Greenpeace says banned hormone disrupter found in Czech river

Environmental presssure group Greenpeace says banned hormone-disrupting chemical has been found in a major Czech river

Greenpeace’s Detox mannequins have been strutting their stuff from Prague to Peking, calling out the clothing companies with their steely stares (Photos © Greenpeace by Zbyšek Jakubowicz and Ibra Ibrahimovic) foto: © Greenpeace – Ibra IbrahimovicČeská pozice

Greenpeace’s Detox mannequins have been strutting their stuff from Prague to Peking, calling out the clothing companies with their steely stares (Photos © Greenpeace by Zbyšek Jakubowicz and Ibra Ibrahimovic)

The Czech branch of environmental campaigning group Greenpeace says that a hormone-disrupting chemical banned in Europe has been found in one of the country’s main rivers.

Greenpeace says that that the chemical nonylfenol was found in the Labe (Elbe) river from samples taken in September during its campaign to test the quality of Czech rivers, the so-called called Detox tour 2011.

The campaigning group says the samples were taken from waste water treatment plants serving several large towns. “We found nonylfenol in all of the samples in quantities that by several times exceeded the highest quantity in water at which the quality could still be considered ‘good’ – the so-called environmental quality norm.”

Out in the wash

Greenpeace said in a news release that it believes the chemical has been washed out of textiles manufactured in China, where there is no ban on its use.

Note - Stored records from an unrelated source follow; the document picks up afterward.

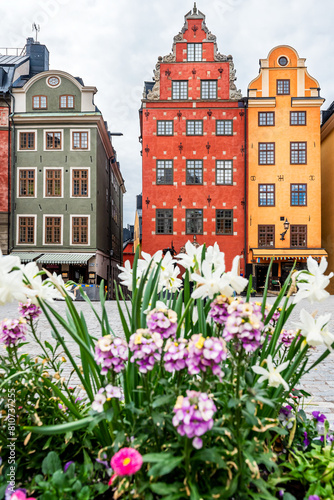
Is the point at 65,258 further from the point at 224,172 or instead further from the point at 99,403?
the point at 99,403

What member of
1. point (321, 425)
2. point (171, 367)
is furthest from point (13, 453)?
point (321, 425)

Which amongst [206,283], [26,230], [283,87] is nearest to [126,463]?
[206,283]

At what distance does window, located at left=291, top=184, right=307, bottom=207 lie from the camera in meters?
22.5

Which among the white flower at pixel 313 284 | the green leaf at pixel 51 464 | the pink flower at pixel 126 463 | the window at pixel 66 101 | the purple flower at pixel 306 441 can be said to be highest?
the window at pixel 66 101

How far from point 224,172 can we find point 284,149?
383 cm

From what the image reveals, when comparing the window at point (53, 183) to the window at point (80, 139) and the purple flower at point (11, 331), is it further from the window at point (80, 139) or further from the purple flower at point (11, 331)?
the purple flower at point (11, 331)

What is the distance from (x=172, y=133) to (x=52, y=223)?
8.89 metres

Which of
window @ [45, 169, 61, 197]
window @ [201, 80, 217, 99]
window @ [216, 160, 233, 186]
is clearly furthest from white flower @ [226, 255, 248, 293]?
window @ [201, 80, 217, 99]

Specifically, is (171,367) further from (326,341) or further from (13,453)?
(13,453)

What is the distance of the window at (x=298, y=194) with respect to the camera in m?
22.5

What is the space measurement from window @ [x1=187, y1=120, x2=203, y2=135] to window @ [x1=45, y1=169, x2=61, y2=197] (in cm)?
819

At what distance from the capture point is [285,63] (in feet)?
74.3

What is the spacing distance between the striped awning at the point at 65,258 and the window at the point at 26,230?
1.66 m

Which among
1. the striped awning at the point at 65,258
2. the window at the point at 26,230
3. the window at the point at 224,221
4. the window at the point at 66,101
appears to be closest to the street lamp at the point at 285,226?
the window at the point at 224,221
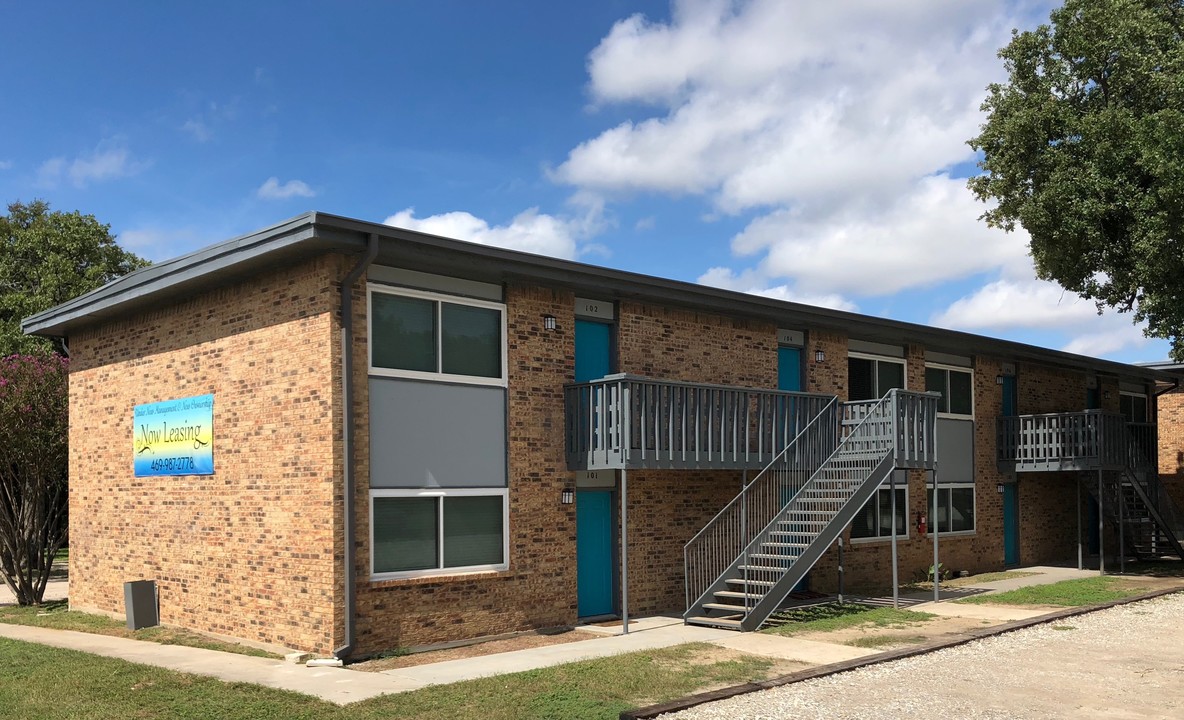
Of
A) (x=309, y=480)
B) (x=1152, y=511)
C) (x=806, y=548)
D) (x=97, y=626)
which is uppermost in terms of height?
(x=309, y=480)

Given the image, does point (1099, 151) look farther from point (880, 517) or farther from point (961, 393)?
point (880, 517)

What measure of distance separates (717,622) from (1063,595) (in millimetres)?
7158

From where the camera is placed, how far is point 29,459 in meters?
18.7

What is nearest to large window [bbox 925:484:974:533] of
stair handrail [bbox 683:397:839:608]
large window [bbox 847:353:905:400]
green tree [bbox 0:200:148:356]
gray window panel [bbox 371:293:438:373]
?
large window [bbox 847:353:905:400]

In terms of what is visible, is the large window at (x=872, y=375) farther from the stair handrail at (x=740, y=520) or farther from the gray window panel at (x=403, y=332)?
the gray window panel at (x=403, y=332)

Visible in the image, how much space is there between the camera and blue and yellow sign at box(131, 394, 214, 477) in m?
14.6

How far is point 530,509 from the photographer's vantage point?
47.7ft

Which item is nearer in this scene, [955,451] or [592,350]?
[592,350]

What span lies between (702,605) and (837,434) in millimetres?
4288

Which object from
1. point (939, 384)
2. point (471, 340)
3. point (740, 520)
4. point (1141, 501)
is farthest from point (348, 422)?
point (1141, 501)

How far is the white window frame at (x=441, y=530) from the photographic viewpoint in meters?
12.9

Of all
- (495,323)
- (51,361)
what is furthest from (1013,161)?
(51,361)

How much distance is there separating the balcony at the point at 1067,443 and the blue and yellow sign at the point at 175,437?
55.9ft

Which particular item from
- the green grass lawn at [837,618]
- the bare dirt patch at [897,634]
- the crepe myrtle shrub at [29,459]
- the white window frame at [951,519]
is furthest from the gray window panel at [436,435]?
the white window frame at [951,519]
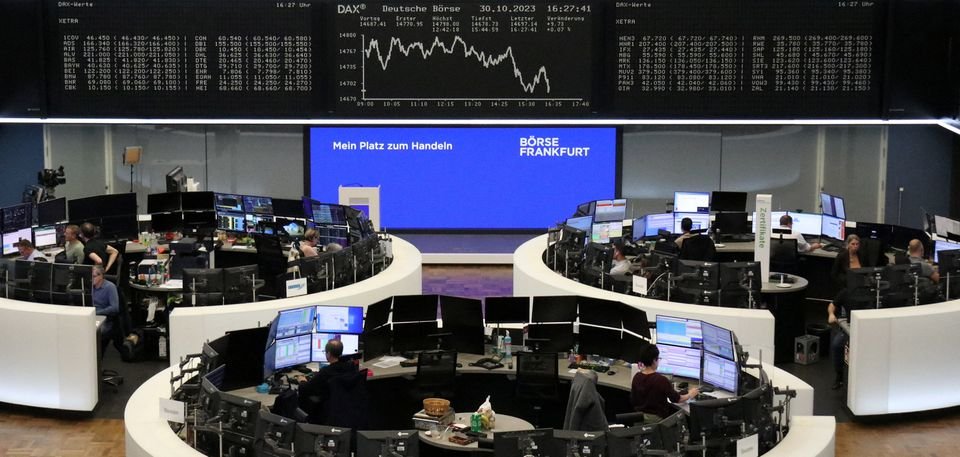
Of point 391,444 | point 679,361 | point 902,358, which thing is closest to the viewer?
point 391,444

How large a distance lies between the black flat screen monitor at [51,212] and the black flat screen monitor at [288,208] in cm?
259

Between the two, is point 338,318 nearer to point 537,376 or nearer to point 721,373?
point 537,376

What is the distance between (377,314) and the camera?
1089 cm

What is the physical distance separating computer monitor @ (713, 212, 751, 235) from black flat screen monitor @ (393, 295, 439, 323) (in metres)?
6.25

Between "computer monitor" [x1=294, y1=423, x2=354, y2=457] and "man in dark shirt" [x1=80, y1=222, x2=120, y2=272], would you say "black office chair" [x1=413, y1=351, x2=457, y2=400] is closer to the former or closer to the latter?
"computer monitor" [x1=294, y1=423, x2=354, y2=457]

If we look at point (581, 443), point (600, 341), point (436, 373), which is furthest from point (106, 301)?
point (581, 443)

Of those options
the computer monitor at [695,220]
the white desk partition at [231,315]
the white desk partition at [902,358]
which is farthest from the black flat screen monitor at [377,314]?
the computer monitor at [695,220]

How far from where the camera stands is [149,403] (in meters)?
9.02

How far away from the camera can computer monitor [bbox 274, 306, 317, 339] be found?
33.7 feet

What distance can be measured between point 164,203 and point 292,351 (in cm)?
640

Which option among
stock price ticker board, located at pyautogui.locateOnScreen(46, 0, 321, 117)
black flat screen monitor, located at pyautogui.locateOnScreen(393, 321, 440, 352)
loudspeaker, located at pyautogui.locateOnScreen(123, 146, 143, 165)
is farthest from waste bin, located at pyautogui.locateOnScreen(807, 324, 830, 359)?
loudspeaker, located at pyautogui.locateOnScreen(123, 146, 143, 165)

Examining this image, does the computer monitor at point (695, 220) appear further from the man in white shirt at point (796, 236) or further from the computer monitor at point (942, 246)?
the computer monitor at point (942, 246)

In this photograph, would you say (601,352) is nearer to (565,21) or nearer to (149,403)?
(149,403)

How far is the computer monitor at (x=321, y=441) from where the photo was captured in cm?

The EU ban on nonylfenol does not cover imports of clothing containing the chemical, but Sweden is in the lead of member states calling for the ban to be widened to such textiles.

Greenpeace worldwide claims to have had some success in countering nonylfenol in China be getting worldwide sports and fashion companies, such as Nike, Puma, Adidas, and H&M, to stop nonylfenol and other dangerous chemicals being used in products manufactured for them.

Nonylfenols are used in diverse industrial processes (ranging from the processing of wool and metals) as well in the production of detergents and pesticides. They have the ability to disrupt hormones in aquatic species and humans, due to their ability to mimic the hormone estrogen. The Labe River was used almost as an open sewer in the Communist era to take away dangerous chemical waste.

Overall, the Czech unit of Greenpeace says that the overall quality of the water in the Labe River has vastly improved over the past 20 years or so, after being used almost as an open sewer in the Communist era to take away dangerous chemical waste.

It points out though that while two of the worst polluters near the river, the explosives producer Synthesia based at the town of Pardubice, and chemicals producer Spolana, near Neratovice, have taken steps to stop current contamination, the legacy of years of past pollution remains very much at large in river sediment with a proper clean up of past contamination still waiting to take place.

Ústí contamination

At one site where tests were taken downstream from a wastewater treatment plant near Ústí  nad Labem high quantities of DDT, hexachlorobenzene and organochloride pesticides were found. The banned chemical hexachlorobenzene was often used as a pesticide until it was found to cause cancer as well as other serious damage to the body.

The results have been given to the Czech environmental inspectorate which is, reportedly, carrying out its own investigations. The Ústí treatment plant is not far from the Spolchemie chemical plant.